Unwritten rules that define what we’re allowed to feel

On the outside, Western society has made progress when it comes to embracing the emotional. But a closer look will tell you that not everyone is encouraged to feel everything. It pretty much depends whether you’re a boy or a girl. The general rule of this economy of emotions seems to be: what is good for one, isn’t good for the other.

So girls are allowed to cry, but boys aren’t. At least not publicly. If they do, they are called the worst name possible: a girl. Boys are encouraged to express other emotions like anger. Kicking a ball, punching garbage bins, bags, sometimes other boys, that’s what boys are supposed to do. It’s socially acceptable for boys and men to express anger. It’s even seen as an inseparable part of their identity, so naturally it must be denied to women.

When women express anger, they’re called everything from crazy, neurotic and aggressive to manly. However, women don’t get punished just for expressing anger, but also for expressing other emotions. Why are you being so emotional? It sounds almost like an accusation: How do you dare expose me to your human side? How do you dare show me how you feel?
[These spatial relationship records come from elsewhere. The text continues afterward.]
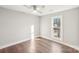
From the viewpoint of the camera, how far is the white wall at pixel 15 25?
140 cm

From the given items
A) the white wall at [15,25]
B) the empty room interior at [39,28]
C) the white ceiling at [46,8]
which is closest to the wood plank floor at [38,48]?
the empty room interior at [39,28]

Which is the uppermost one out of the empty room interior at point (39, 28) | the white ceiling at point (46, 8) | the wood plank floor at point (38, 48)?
the white ceiling at point (46, 8)

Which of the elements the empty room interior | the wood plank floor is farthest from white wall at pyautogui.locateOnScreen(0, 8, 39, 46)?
the wood plank floor

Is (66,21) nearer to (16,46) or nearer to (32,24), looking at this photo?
(32,24)

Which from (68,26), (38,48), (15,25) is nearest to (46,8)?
(68,26)

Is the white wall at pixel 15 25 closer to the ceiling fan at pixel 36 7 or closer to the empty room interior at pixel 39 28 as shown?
the empty room interior at pixel 39 28

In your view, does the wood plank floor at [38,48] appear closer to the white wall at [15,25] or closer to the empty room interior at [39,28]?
the empty room interior at [39,28]

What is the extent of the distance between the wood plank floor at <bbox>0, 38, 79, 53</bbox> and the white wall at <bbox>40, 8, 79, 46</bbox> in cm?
14

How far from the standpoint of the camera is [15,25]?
57.8 inches

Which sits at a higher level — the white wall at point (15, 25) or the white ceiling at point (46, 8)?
the white ceiling at point (46, 8)

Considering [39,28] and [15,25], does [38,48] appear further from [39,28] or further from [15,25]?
[15,25]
There’s a fair amount of doublespeak behind this economy of emotions though. The economy of emotions affects both men and women, but it affects them to a different extent.


Our society socialises women for empathy and inequality and men for strength and leadership. In the end, women are worth less because they are emotional. On the other hand, they are being exploited for it: women still do the unpaid work, because we have been socialised to care and nurture.

It’s women who are expected to smile and create a pleasant working atmosphere. Sometimes smiling is even a required part of their job, without any financial compensation. They are expected to perform free emotional labour on demand, to be kind, to comfort, to support, to care and love.

The biggest irony of this economy of emotions isn’t about how we express our emotions publicly but in our intimate lives.


We are socialised to express our emotions through different modes. Because boys are taught that showing care and love is a sign of weakness, they learn to express their affection through money, while girls are socialised to express their emotions through unpaid labour. So they cook, clean, iron and perform dull and endless housework, which in the eyes of most men only means performing their ‘duty’.

We never agreed to this unwritten set of rules, and it harms us all in different ways. The only path towards real equality seems to be the long and tedious task of fighting gender norms and rewriting the economy of emotions. The small things we change along the way might seem to demand too much effort for too small a reward. But really, what is the alternative if we change nothing?